[[ Exercise passage open ]]

Group blasts federal cuts

A possibly harmful change in federal financial aid was among the concerns.

Mark Remme

An alliance of several Minnesota groups called a news conference Thursday in the State Office Building at the Capitol in response to impending financial cuts by the U.S. Congress.

The alliance, known as the Emergency Campaign for America’s Priorities, runs programs in 35 states. It represents many groups that have taken a hostile stand against recent legislation backed by President George W. Bush and a predominately Republican Congress.

Due to funding needed for Hurricane Katrina relief, an estimated $35 billion linked to Medicaid, food stamps and Temporary Assistance for Needy Families are expected to be cut.

Those cuts come in conjunction with a possible $9 billion to $18 billion cut to student aid, said Hal Kimball, state chairman for the Minnesota State University Student Association.

The average student leaves college with a $17,500 debt and that debt will increase by nearly $5,800 under the new legislation, Kimball said.

“It would have an impact on all of our students,” he said. “The best thing students could do is start contacting their elected officials.”

The changes would increase the interest rate cap on loans from the current 6.8 percent to 8.5 percent, Kimball said. In addition, new origination fees would increase by 0.5 percent for all students.

“Essentially, with the new origination fee, you’re paying more in the interest,” Kimball said. “If a student receives a loan, they will be receiving around 98 percent of it instead of 100 percent of it.”

Joel Johnson, former president of the Law School Republicans student group, said the cuts to student loans are a basic sacrifice.

“I think people can debate whether you can pay that much for the Katrina efforts or not,” Johnson said. “The thing is you need a way to fund it.”

Cutting funding for student loans can result in unpleasant consequences for legislatures, said Johnson, who is also a University Law School graduate.

“It’s a difficult issue because you’re probably going to alienate some voters,” Johnson said. “I feel like you shouldn’t change your policy regardless.”

Johnson said cuts have to be made somewhere.

“We’re fighting a war right now, so we can’t cut defense – whether you support the war or not, you have to fund it because the troops are still there,” he said.

Donald McFarland, director of the Minnesota Emergency Campaign for America’s Priorities, said Congress is also proposing a $70 billion tax cut that would cater toward wealthier citizens. McFarland called the tax cuts “wrong American priorities.”

Minnesota alone will lose $159 million toward Medicaid funding, $27 million toward food stamps and $43 million toward Supplemental Security Income over the next five years, McFarland said.

Sunday Alabi, chairman of Association of Community Organizations for Reform Now, a Minnesota group, said he is leery of the motivation behind the ensuing cuts.

“One-third of the cuts could fund Hurricane Katrina relief,” Alabi said. “We don’t believe that this is what they’re doing.”

The Emergency Campaign for America’s Priorities news conference called for action from Minnesota Republican Reps. Jim Ramstad and Mark Kennedy and Sen. Norm Coleman, R-Minn., to back their cause.

The three legislators are considered swing voters on the issue and might be influential in the deciding vote, McFarland said. The vote is scheduled for early November.

[[ Exercise passage closed ]]
[[ Dataset content open ]]

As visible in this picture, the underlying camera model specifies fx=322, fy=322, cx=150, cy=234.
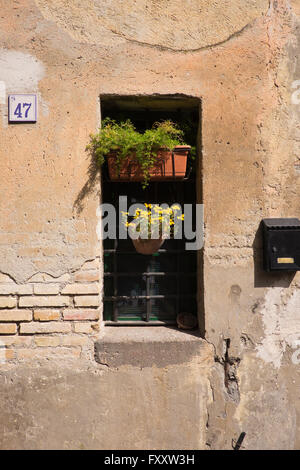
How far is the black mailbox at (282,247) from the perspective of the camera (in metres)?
2.32

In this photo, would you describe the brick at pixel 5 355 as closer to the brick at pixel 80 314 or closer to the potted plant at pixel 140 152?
the brick at pixel 80 314

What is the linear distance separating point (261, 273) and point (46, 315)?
163 cm

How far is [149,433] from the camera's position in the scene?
236 cm

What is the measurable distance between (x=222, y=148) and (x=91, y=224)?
44.5 inches

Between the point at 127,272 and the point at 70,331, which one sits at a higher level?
the point at 127,272

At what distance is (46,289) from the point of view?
2.37 meters

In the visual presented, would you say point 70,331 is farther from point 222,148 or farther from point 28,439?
→ point 222,148

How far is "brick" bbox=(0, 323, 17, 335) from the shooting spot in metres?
2.35

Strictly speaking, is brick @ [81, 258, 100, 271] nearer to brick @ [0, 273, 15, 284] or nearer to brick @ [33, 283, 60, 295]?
brick @ [33, 283, 60, 295]

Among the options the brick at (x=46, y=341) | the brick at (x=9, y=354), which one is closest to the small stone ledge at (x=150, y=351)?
the brick at (x=46, y=341)

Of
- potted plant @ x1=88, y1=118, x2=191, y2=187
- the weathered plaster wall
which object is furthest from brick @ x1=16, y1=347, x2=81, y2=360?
potted plant @ x1=88, y1=118, x2=191, y2=187

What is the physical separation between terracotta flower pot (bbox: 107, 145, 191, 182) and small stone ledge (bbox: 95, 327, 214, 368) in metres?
1.22
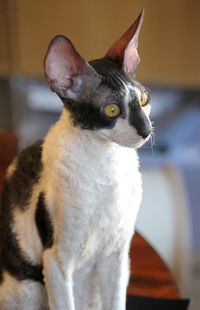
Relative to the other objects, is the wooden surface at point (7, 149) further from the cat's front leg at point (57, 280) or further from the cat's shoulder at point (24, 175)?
the cat's front leg at point (57, 280)

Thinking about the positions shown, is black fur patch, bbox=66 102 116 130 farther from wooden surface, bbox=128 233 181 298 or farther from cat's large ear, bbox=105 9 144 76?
wooden surface, bbox=128 233 181 298

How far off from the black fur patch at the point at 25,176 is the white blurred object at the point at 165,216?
879 mm

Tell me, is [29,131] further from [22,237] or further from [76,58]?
[76,58]

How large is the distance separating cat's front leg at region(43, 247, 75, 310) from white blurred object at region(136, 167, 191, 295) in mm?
919

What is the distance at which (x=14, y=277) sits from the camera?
0.72m

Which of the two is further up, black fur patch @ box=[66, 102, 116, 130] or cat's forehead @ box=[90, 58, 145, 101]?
cat's forehead @ box=[90, 58, 145, 101]

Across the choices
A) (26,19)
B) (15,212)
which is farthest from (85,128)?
(26,19)

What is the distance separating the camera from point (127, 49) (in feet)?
1.95

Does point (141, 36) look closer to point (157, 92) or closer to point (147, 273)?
point (157, 92)

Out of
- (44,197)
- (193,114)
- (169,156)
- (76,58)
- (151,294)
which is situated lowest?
(169,156)

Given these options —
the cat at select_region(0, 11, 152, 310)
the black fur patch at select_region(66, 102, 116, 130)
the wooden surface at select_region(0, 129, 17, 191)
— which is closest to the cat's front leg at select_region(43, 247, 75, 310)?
the cat at select_region(0, 11, 152, 310)

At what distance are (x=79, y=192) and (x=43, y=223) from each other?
7cm

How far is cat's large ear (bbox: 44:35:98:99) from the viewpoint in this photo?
0.54 m

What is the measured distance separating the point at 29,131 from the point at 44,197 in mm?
1090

[[ Dataset content closed ]]

Description of the task => According to the article on federal cuts, what would the new interest rate cap on loans be? Please rely only on the article on federal cuts, not the material.

Your response => 8.5 percent, up from the current 6.8 percent.